To get an insight into post- Tiananmen China, for instance, Mishra seeks the pages of the self- exiled novelist Ma Jian, author of Red Dust and Beijing Coma, “If I do wake up,” one of his characters says, “I’d probably want to forget about politics and concentrate on living a happy life.” If only he wakes up. This passage may not be as powerful as Milan Kundera’s “the struggle of man against power is the struggle of memory against forgetting”, but it nevertheless reflects the state of those who have stepped out of what Xi calls the Chinese Dream. Jackboots and deep pockets are the motifs of politics in the China of social capitalism, the recently concluded show trial of Bo Xilai, the purged princeling with an American style, being the finest example of Chinese power struggle. Saboteurs of the idyll, whether it is an ambitious insider or a mischievous artist or a dangerous blasphemer like the Nobel laureate Liu Xiaobo, will be silenced. Maybe it is then better not to wake up. Better still, perhaps, to be a “critical intellectual” like Wang Hui of the New Left. They won’t call the lie a lie; they are the dissidents who play safe. One of them, Mo Yan, even won the Nobel for literature in 2012, much to the delight of Beijing after that “insulting” peace prize for Liu.

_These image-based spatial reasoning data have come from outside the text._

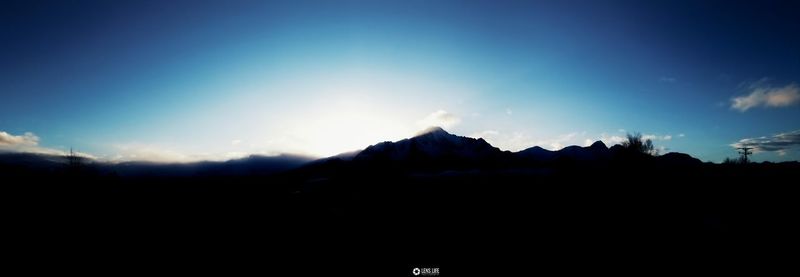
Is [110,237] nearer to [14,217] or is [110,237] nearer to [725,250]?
[14,217]

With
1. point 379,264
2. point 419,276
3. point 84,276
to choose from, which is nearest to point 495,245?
point 419,276

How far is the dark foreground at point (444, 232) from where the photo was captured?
9.56 meters

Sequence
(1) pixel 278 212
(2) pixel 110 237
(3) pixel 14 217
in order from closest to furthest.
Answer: (2) pixel 110 237 → (3) pixel 14 217 → (1) pixel 278 212

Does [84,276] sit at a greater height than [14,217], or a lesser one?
lesser

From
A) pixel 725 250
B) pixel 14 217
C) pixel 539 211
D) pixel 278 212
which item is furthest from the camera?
pixel 278 212

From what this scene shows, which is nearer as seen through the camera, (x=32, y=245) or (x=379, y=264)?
(x=379, y=264)

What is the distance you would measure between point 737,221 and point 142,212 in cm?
2933

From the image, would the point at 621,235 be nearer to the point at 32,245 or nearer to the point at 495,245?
the point at 495,245

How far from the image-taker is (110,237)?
1265 cm

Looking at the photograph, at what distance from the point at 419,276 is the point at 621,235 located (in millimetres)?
8250

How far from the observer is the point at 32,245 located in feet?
37.8

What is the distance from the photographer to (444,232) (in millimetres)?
12430

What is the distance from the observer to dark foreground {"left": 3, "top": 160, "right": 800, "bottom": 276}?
31.4 feet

A Great Clamour is at its best when Mishra is a travelling conversationalist whose guide is not the standard history book but the imagination of those Chinese who are in a permanent argument with their inheritance. Mishra tells us that his book is “an attempt at bifocalism: an enquiry about China and its neighbours whose starting and end point is, inevitably, India.” The book, though, has little space for India, which gets only sporadic asides. That is fine; after all, in spite of the subtitle and the last chapters on China’s neighbours such as Japan, Indonesia and Malaysia, this is essentially a book on China as a country and a concept. It is not the thunder from the East but its whispers that sway Mishra.